Bilindiği üzere; uygulamada ve öğretide “muris muvazaası” olarak tanımlanan muvazaa, niteliği itibariyle nispi (mevsuf-vasıflı) muvazaa türüdür. Söz konusu muvazaada miras bırakan gerçekten sözleşme yapmak ve tapulu taşınmazını devretmek istemektedir. Ancak mirasçısını miras hakkından yoksun bırakmak için esas amacını gizleyerek, gerçekte bağışlamak istediği tapulu taşınmazını, tapuda yaptığı resmi sözleşmede iradesini satış veya ölünceye kadar bakma sözleşmesi doğrultusunda açıklamak suretiyle devretmektedir.
Bu durumda, yerleşmiş Yargıtay içtihatlarında ve 1.4.1974 tarihli 1/2 sayılı İçtihadı Birleştirme Kararında açıklandığı üzere görünürdeki sözleşme tarafların gerçek iradelerine uymadığından, gizli bağış sözleşmesi de Türk Medeni Kanunu’nun 706., Türk Borçlar Kanunu’nun 237. (Borçlar Kanunu’nun 213.) ve Tapu Kanunu’nun 26. maddelerinde öngörülen şekil koşullarından yoksun bulunduğundan, saklı pay sahibi olsun veya olmasın miras hakkı çiğnenen tüm mirasçılar dava açarak resmi sözleşmenin muvazaa nedeni ile geçersizliğinin tespitini ve buna dayanılarak oluşturulan tapu kaydının iptalini isteyebilirler.
Hemen belirtmek gerekir ki; bu tür uyuşmazlıkların sağlıklı, adil ve doğru bir çözüme ulaştırılabilmesi, davalıya yapılan temlikin gerçek yönünün diğer bir söyleyişle miras bırakanın asıl irade ve amacının duraksamaya yer bırakmayacak biçimde ortaya çıkarılmasına bağlıdır. Bir iç sorun olan ve gizlenen gerçek irade ve amacın tespiti ve aydınlığa kavuşturulması genellikle zor olduğundan bu yöndeki delillerin eksiksiz toplanılması yanında birlikte ve doğru şekilde değerlendirilmesi de büyük önem taşımaktadır. Bunun için de ülke ve yörenin gelenek ve görenekleri, toplumsal eğilimleri, olayların olağan akışı, mirasbırakanın sözleşmeyi yapmakta haklı ve makul bir nedeninin bulunup bulunmadığı, davalı yanın alım gücünün olup olmadığı, satış bedeli ile sözleşme tarihindeki gerçek değer arasındaki fark, taraflar ile miras bırakan arasındaki beşeri ilişki gibi olgulardan yararlanılmasında zorunluluk vardır.

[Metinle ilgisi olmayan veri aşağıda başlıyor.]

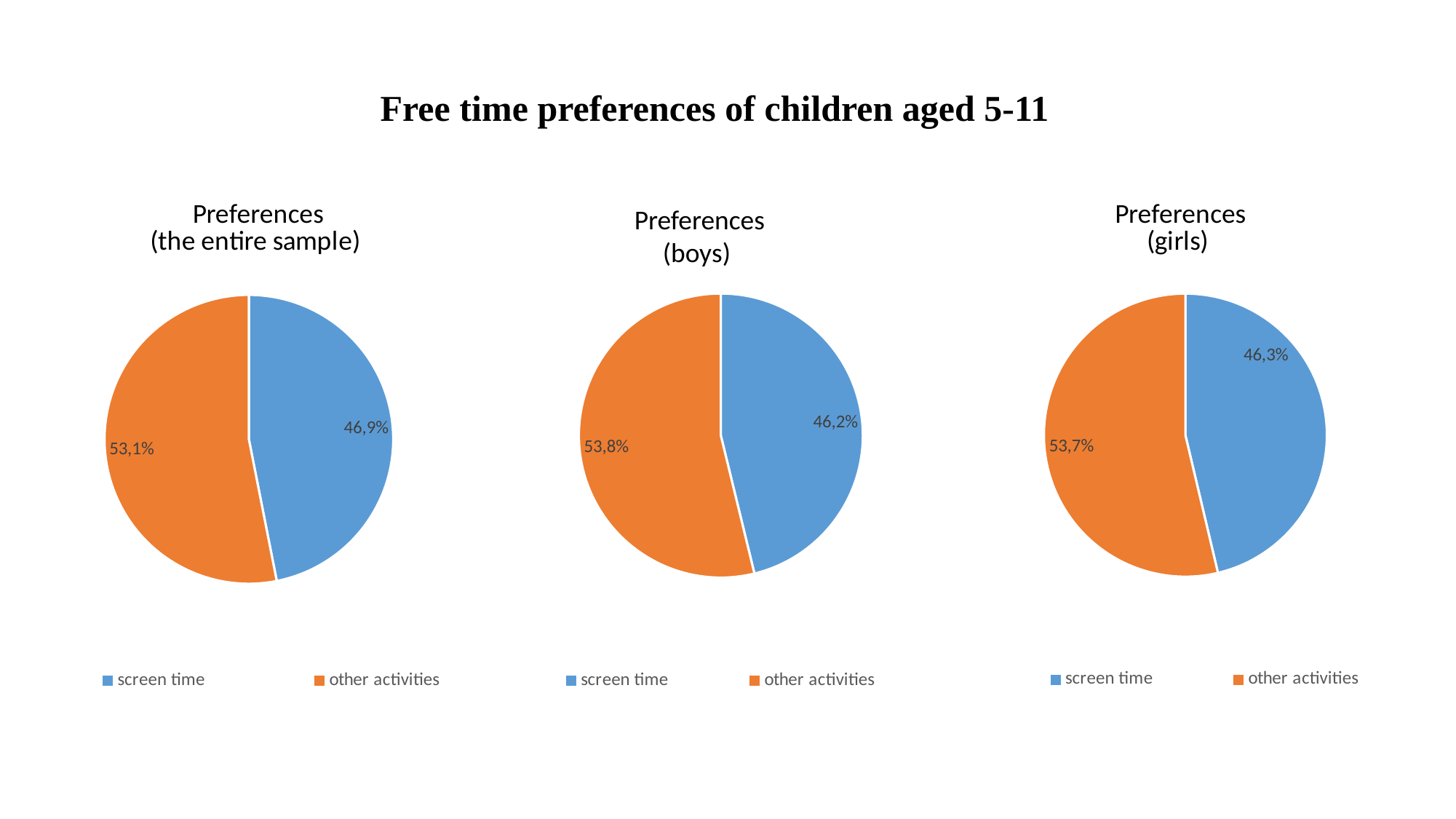
In the 'Preferences (the entire sample)' chart, what share is labelled for other activities? 53,1% In the 'Preferences (girls)' chart, what share is labelled for screen time? 46,3% In the 'Preferences (girls)' chart, which category has the smallest slice? screen time In the 'Preferences (girls)' chart, what share is labelled for other activities? 53,7% In the 'Preferences (boys)' chart, which slice is larger, screen time or other activities? other activities How many slices does the 'Preferences (girls)' chart have? 2 In the 'Preferences (the entire sample)' chart, what share is labelled for screen time? 46,9% In the 'Preferences (the entire sample)' chart, what is the difference in percentage points between other activities and screen time? 6,2 In the 'Preferences (boys)' chart, what share is labelled for screen time? 46,2% What is the main title at the top of the slide? Free time preferences of children aged 5-11 In the 'Preferences (boys)' chart, what share is labelled for other activities? 53,8% What kind of chart is the 'Preferences (boys)' chart? pie chart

Diğer taraftan, miras bırakanın 01.04.1974 tarihli ve ½ sayılı İçtihadı Birleştirme Kararı çerçevesinde iradesinin tartışmaya yer bırakmayacak şekilde açıklığa kavuşturulması ve muvazaa ile illetli olduğunun saptanması halinde zamanaşımı hükümlerine tabi olmayacağı gözetilmek suretiyle bir karar verilmesi gerekmektedir.

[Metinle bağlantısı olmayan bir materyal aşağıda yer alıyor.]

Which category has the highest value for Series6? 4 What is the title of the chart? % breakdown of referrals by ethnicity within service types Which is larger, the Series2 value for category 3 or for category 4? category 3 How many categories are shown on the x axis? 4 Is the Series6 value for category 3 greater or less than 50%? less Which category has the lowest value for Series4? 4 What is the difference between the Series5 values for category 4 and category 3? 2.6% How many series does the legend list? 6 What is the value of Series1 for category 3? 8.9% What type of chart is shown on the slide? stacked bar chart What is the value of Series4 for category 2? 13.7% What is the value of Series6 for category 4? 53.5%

Somut olayda, yukarıda açıklanan ilke ve olguları kapsar biçimde bir araştırma ve incelemenin yapıldığını söyleyebilme olanağı yoktur.
Şöyle ki, taraflarca ileri sürülen hiç bir delil toplanmadan yazılı şekilde karar verilmiştir.
Hâl böyle olunca; mahkemece, yukarıdaki açıklanan ilke ve olgular doğrultusunda gerekli araştırma ve incelemenin yapılması, dava konusu taşınmazların temlikine ilişkin resmi senetlerin istenilmesi, dava konusu taşınmazların satış tarihindeki gerçek değerlerinin ne olduğunun, satış bedeli ile gerçek değer arasında fark bulunup bulunmadığının tespit edilmesi, tarafların bildirdiği tanıkların dinlenerek muris muvazaası iddiasına yönelik bilgilerinin alınması, soruşturmanın eksiksiz tamamlanması, murisin yaptığı temliklerdeki gerçek iradesinin ne olduğunun kuşkuya yer bırakmayacak şekilde ortaya konulması, muvazaa ile illetli olduğunun saptanması hâlinde hak düşürücü ve zamanaşımı hükümlerine tâbi olmayacağı gözetilmek suretiyle, hasıl olacak sonuca göre bir karar verilmesi gerekirken noksan soruşturma ile yetinilerek yazılı olduğu üzere hüküm tesisi isabetsizdir.
Davacılar vekilinin temyiz itirazı yerindedir. Kabulü ile, hükmün açıklanan nedenden ötürü (6100 sayılı Yasanın geçici 3.maddesi yollaması ile) 1086 sayılı HUMK’un 428.maddesi gereğince BOZULMASINA, 21.12.2015 tarihinde yürürlüğe giren Avukatlık Ücret Tarifesi gereğince gelen temyiz edenler vekili için 1.350.00.-TL. duruşma vekâlet ücretinin temyiz edilenlerden alınmasına, alınan peşin harcın temyiz edene geri verilmesine, 08.11.2016 tarihinde oybirliğiyle karar verildi.